Yani Türkiye'nin şu anda radar üsleri noktasında böyle bir şeye ihtiyacı olduğunu niye değerlendirmiyorlar?... İşin bu yanını niye düşünmüyorlar?

Burada kurulan füze kalkanı değildir, o Polonya'dadır. Buradaki bir radar üssüdür. Radar üssünü korumaya yönelik eğer NATO oraya füze yerleştirecekse, savunma füzesi, o ayrı bir konudur. Ama şu anda gündemimizde öyle bir şey de yok. Sadece şu anda radar vardır. Ama daha sonra eğer savunmaya yönelik füze düşünülürse, o ayrı bir konu.
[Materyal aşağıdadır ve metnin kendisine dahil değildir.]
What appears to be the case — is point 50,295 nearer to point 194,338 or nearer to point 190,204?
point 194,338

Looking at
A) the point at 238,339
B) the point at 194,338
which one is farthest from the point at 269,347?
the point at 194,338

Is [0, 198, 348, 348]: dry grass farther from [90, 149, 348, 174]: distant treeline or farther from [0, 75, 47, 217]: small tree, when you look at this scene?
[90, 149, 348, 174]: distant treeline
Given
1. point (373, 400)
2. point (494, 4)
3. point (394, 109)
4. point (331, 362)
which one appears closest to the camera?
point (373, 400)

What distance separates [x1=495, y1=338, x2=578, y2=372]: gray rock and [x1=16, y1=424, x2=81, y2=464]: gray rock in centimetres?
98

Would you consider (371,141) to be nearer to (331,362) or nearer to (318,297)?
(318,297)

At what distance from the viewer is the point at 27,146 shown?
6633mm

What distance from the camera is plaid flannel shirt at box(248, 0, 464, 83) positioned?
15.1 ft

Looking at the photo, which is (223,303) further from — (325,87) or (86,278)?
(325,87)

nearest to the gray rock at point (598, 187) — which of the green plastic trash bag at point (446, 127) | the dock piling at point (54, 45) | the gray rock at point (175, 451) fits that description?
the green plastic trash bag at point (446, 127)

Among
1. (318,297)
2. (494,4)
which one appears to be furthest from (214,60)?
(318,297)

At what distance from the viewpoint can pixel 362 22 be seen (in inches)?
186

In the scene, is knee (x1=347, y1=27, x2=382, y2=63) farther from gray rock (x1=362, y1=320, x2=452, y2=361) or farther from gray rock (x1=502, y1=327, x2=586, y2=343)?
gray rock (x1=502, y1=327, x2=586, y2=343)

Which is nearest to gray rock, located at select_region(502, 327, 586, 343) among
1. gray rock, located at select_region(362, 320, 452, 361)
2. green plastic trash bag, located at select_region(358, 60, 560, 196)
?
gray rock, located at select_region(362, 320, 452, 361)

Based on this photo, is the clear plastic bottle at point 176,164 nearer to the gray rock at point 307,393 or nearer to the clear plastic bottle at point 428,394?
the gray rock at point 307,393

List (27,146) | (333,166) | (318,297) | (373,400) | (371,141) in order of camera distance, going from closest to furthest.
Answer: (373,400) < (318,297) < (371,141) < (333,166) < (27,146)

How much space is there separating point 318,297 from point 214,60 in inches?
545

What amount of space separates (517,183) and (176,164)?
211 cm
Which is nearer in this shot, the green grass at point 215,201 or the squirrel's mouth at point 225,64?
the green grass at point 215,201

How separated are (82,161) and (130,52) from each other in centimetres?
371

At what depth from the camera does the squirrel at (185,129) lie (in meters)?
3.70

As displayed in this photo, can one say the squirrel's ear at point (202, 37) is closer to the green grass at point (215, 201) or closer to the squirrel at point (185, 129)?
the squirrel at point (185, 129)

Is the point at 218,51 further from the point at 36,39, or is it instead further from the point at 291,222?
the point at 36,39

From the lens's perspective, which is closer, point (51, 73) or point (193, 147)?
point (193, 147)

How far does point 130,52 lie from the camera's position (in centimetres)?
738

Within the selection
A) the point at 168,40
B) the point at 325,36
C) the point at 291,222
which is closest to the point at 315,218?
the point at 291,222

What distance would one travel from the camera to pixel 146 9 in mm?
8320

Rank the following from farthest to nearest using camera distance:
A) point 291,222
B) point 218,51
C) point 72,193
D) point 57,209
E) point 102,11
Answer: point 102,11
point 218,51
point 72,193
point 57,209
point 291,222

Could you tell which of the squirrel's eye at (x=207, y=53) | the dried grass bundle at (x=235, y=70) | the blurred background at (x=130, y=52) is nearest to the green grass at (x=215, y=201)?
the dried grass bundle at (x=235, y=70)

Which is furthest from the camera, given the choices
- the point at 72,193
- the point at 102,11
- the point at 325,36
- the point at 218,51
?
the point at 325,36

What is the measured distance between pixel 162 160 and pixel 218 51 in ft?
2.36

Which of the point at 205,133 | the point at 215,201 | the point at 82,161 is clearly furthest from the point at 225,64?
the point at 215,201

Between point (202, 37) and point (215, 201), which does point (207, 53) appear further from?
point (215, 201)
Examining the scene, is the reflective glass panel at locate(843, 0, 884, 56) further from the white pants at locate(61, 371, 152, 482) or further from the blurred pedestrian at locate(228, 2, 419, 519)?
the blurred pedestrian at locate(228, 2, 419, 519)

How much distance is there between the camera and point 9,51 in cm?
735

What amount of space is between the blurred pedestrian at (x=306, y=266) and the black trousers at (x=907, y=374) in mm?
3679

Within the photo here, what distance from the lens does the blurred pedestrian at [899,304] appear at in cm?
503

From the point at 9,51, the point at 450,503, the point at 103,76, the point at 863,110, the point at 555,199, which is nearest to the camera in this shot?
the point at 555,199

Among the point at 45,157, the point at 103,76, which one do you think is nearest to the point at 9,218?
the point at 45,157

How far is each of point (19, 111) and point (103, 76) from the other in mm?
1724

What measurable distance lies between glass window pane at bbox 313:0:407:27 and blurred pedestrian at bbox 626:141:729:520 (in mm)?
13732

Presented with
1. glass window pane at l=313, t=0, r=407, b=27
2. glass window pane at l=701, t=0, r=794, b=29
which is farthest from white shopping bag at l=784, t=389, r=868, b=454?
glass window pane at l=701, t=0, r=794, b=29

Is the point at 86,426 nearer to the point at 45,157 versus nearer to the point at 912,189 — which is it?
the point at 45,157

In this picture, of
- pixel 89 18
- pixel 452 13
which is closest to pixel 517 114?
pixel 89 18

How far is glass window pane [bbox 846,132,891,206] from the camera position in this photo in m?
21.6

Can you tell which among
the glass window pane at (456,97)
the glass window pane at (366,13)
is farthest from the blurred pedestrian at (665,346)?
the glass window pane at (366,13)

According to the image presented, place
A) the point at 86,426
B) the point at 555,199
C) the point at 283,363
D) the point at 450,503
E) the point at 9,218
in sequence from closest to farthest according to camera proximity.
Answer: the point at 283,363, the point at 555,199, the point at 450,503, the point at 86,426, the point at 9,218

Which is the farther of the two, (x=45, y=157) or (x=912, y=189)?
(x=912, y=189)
Ama şu andaki gündemde, programda o yok, onu da özellikle açıklamak istiyorum. Kalkana gelince, füze kalkanı o Polonya'dadır. Burada böyle bir şey kesinlikle gündemde değildir. Ve bu iki taraflı bir anlaşma değildir, tamamen NATO'ya yönelik. NATO'nun bir programıdır, bunu da özellikle hatırlatmak istiyorum. Ve daha önce değişik teklifler gelmiştir. Erzurum denmiştir, Diyarbakır denmiştir, Adana denmiştir. Birçok yer bu konuda incelenmiş ama Kürecik'te daha önce böyle bir uygulama olduğu için en uygun yerin orası olacağı üzerinde karşılıklı olarak mutabık kalınmış ve orada radarın yerleştirilmesine karar verilmiştir.''

“GEÇTİĞİMİZ YILIN TUTANAĞINI ONLARA SUNACAĞIZ”
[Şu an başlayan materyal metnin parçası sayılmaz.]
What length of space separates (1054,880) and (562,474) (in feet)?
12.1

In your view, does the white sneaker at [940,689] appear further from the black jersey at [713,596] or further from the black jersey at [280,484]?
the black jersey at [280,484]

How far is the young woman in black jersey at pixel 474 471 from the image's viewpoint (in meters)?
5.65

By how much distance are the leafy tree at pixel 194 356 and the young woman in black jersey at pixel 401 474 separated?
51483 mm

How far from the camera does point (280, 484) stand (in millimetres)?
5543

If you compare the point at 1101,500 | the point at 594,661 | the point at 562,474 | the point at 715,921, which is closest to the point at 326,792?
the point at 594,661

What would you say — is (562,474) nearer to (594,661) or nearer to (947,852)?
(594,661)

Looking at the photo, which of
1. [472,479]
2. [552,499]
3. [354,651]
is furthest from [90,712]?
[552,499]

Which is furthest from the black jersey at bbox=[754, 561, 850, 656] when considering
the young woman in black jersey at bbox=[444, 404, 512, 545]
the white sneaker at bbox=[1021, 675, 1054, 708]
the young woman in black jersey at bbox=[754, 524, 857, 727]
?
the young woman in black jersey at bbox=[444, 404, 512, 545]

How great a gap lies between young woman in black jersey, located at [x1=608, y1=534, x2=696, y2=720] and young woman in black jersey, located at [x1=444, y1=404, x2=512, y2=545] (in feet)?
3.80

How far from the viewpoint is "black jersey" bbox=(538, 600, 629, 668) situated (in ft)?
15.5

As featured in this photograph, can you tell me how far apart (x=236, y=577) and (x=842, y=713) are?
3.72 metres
Başbakan Erdoğan, ''BM Genel Kurul'unda Filistin Devleti'nin tanınması da görüşülecek. Siz bu konuda ABD'de ne gibi girişimlerde bulunacaksınız? Ve Obama ile görüşmenizde Suriye konusu gündeme gelecek mi? Bu konuda ne gibi mesajlar vermeyi düşünüyorsunuz?'' sorusunu yanıtlarken de şunları söyledi:

''Sayın Obama ile yarın Türkiye saati ile gece saatleri diyebileceğimiz bir anda görüşmemiz olacak. Bu görüşmede bölgeye yönelik tüm konuları tabii ele alacağız. Suriye'de bunlardan bir tanesi. Fakat burada Filistin konusu önem arz ediyor. Çünkü Filistin ile ilgili Amerika bugüne kadar hep iki devletli bir yapıyı savunmuşken, hatta geçen yıl Sayın Obama konuşmasında 'önümüzdeki yıl Filistin devletini burada, bu sıralarda göreceksiniz' demiştir. Fakat şimdi takındıkları tavrı anlamakta biz zorlanıyoruz. Bizde şimdi geçtiğimiz yılın tutanağını onlara sunacağız. Diyeceğiz böyle bir tutanak var, bunu neyle izah edeceksiniz? Bir senede ne oldu da ne değişti? Yıllar yılı sizin dünyaya telkininiz buydu, 'iki devletli bir Filistin' diyordunuz, 'İsrail, Filistin' diyordunuz. Şimdi niçin böyle oldu?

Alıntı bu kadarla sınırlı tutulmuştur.